Conventional cotton and synthetics can be turned into a rechargeable batteries, and material properties are kept intact. Technology is a further development of the concept of “worn electronics”, where the device is integrated directly into clothing and textiles. Copyright of the design belongs to associate Professor of materials science and engineering at Stanford University (Stanford University) Yui Kyu (Yi Cui), which we mentioned earlier in connection with the supercapacitors based on paper and “ink” made of nanotubes with a single wall. As in the case of capacitors, the fabric is impregnated with “ink”. Recent studies show that allocation (in particular print) electronics on non-traditional surfaces of circuit boards, including flexible and transparent, is not fiction.

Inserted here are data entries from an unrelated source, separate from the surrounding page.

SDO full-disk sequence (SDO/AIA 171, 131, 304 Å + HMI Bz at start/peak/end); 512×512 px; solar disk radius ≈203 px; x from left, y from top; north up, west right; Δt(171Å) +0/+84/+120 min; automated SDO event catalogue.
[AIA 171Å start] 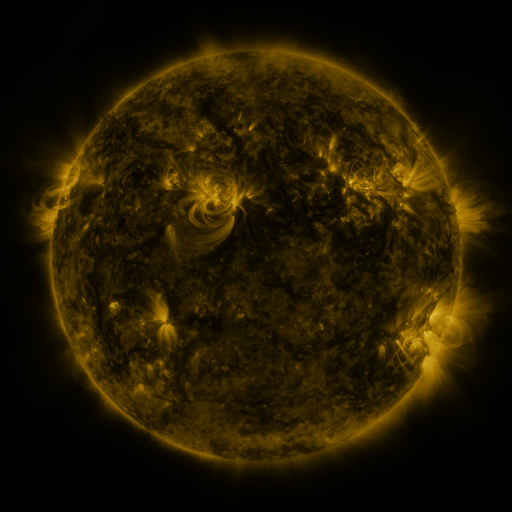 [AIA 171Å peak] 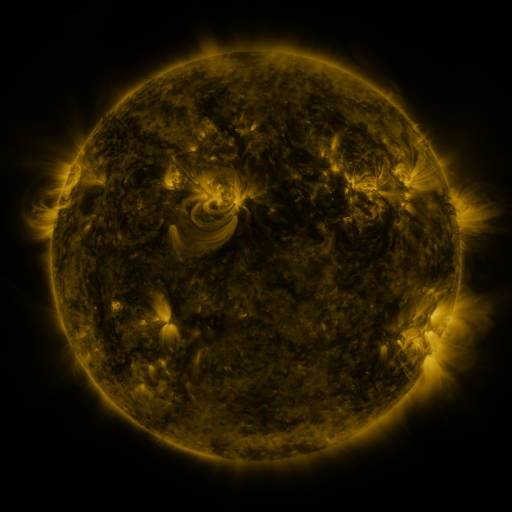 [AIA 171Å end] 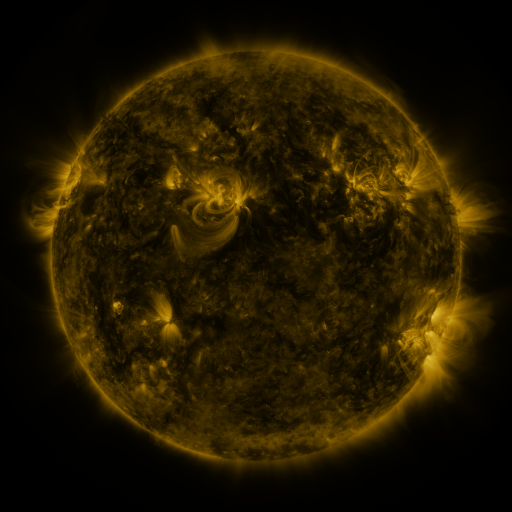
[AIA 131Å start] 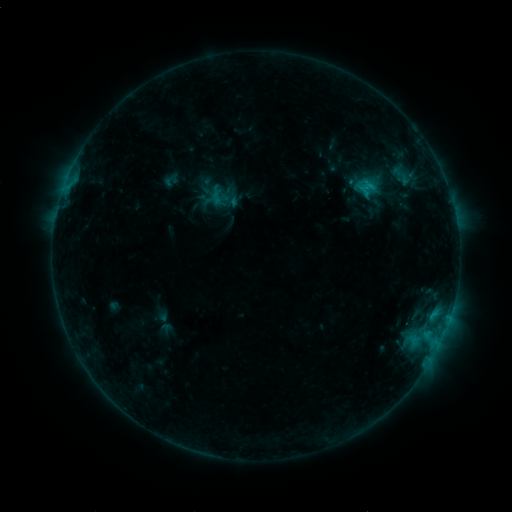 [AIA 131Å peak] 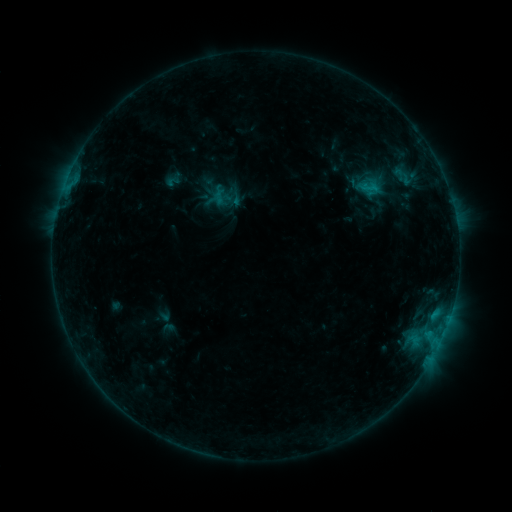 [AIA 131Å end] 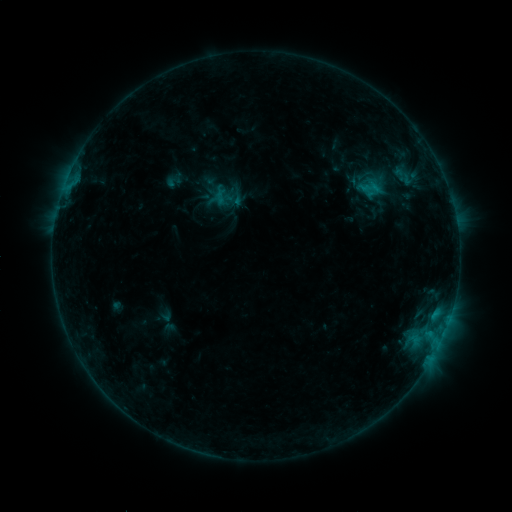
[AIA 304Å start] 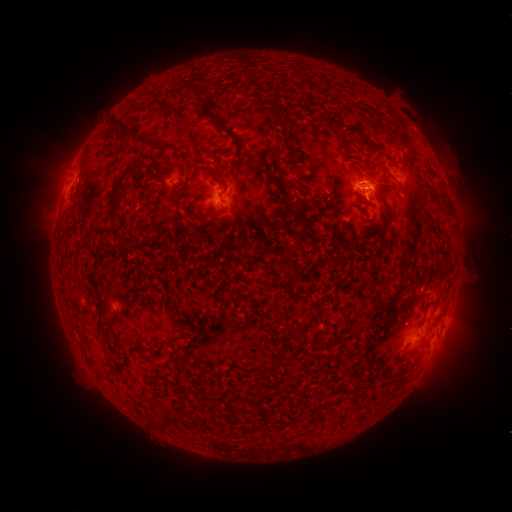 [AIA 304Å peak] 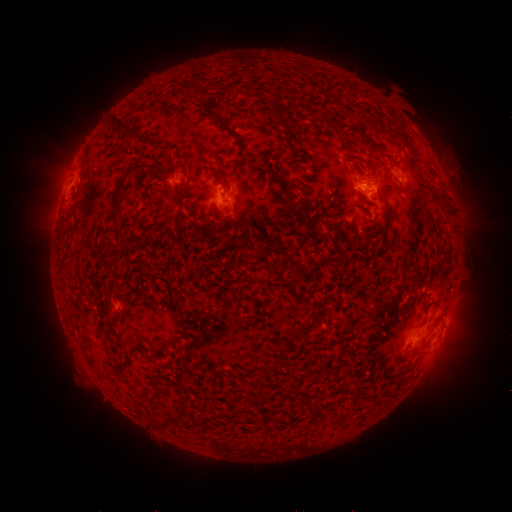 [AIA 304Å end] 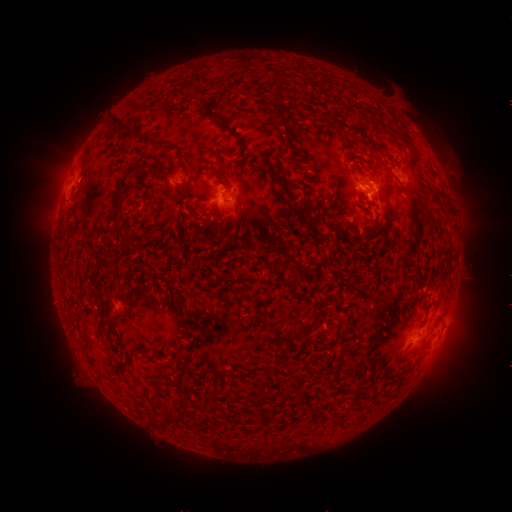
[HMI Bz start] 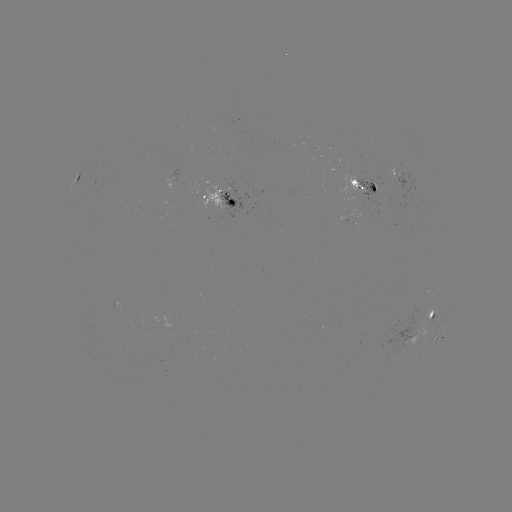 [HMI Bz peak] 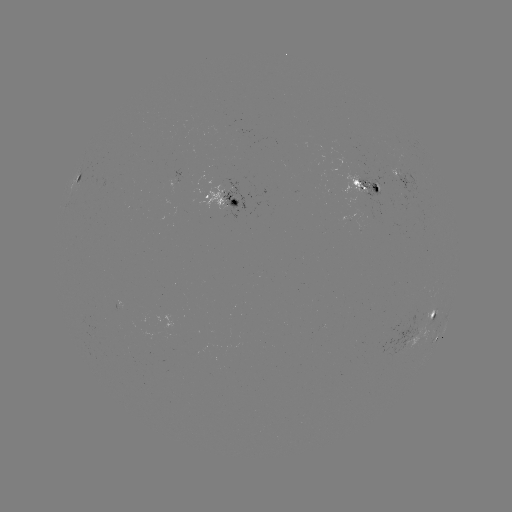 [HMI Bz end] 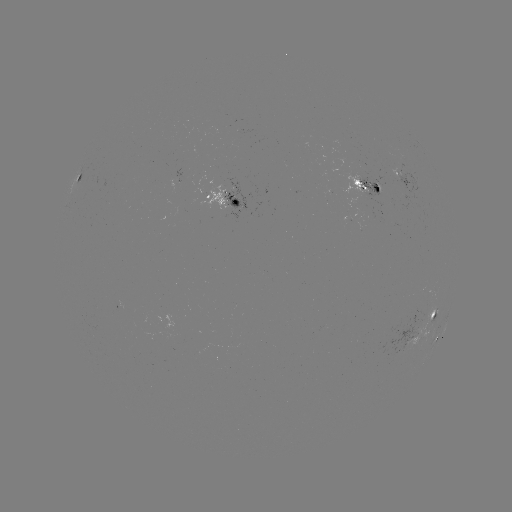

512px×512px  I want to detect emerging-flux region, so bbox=[354, 222, 361, 233].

But integrating it into the fabric is a bit different task.

Kyu with his team demonstrated that the twisted fibers, like paper, can absorb ink and thanks nanotubes to maintain electrical conductivity throughout the material and, respectively, of the garment. Thing is immersed in “dye” and then dried, as is done in the production of colored fabrics. It is argued that even rinsing in water does not change the acquired properties, and the number of charge cycles created from the fabric of the supercapacitor can reach a million. Next target are the materials that store more energy, and replacement of nanotubes are potentially cheaper graphene. Possibly by combining nanotubes and other materials scientists ever present worn solar cells.